* **Exercise**
From the abstract on machine learning classification of ASD, print word for word the passage that begins with the words containing "Objectives: Apply machine" and ends with "includes all participants.".

* **Source text**
____________________
31612
Do Predictors in Machine Learning Classification of ASD Differ for Children Vs. Adolescents?
Objectives: Apply machine learning to language features extracted from transcripts of naturalistic conversations, with the goals of (1) classifying participants as ASD or typically developing, and (2) comparing classification accuracy and predictive features between a child sample, an adolescent sample, and a collapsed sample that includes all participants.
Methods: Eighty-five matched participants (Table 1) participated in two 3-minute semi-structured “get to know you” conversations with two previously unknown confederates who were not autism experts (Ratto et al., 2011). In the first conversation, the confederate is trained to act interested in the conversation, and in the second, bored. Transcripts were analyzed using LIWC software (Tausczik & Pennebaker, 2010) and R’s ‘qdap’ package (Rinker, 2017), resulting in 121 features for participants and confederates in each condition, as well as the difference between conditions. Our machine learning pipeline included a logistic regression classifier trained with participant and/or confederate features within a leave-one-out-cross-validation loop. Cross-validated classification accuracy was measured within children and adolescent samples separately, as well as across the entire age range; accuracy was compared using McNemar’s test. Conversational features with non-zero coefficients in the classifier were identified as top predictors of diagnostic status.
____________________
* **Recorded information**
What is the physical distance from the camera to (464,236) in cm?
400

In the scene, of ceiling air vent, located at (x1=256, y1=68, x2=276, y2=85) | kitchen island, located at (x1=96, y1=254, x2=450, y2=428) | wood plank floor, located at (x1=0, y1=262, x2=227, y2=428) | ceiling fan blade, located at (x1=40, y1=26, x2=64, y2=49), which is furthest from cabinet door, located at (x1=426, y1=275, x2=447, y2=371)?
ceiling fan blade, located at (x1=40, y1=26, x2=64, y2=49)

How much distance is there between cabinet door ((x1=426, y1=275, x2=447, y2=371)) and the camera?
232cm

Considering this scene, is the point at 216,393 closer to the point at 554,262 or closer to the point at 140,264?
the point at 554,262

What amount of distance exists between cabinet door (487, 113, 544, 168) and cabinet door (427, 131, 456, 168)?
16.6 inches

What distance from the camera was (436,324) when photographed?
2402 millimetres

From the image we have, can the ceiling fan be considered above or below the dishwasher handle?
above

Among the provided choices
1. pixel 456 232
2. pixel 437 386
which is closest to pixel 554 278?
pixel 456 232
____________________
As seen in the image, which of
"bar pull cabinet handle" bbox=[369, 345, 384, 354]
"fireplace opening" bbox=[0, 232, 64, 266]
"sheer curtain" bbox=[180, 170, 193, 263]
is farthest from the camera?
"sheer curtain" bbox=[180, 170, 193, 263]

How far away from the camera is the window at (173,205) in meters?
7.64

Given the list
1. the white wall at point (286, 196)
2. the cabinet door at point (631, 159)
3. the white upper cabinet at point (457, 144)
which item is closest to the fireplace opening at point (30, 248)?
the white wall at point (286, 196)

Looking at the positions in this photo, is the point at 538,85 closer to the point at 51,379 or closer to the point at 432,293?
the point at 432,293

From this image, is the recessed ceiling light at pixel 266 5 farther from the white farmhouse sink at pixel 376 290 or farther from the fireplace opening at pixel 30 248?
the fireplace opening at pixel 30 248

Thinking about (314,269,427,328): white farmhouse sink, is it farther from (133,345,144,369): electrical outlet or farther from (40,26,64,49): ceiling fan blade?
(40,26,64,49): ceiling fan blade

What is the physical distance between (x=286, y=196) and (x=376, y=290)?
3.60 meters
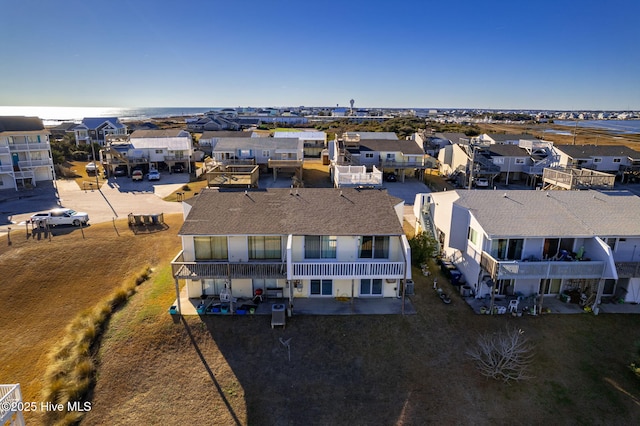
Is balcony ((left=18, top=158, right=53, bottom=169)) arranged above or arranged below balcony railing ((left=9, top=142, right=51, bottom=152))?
____________________
* **Result of the task**
Objectives: Apply machine learning to language features extracted from transcripts of naturalistic conversations, with the goals of (1) classifying participants as ASD or typically developing, and (2) comparing classification accuracy and predictive features between a child sample, an adolescent sample, and a collapsed sample that includes all participants.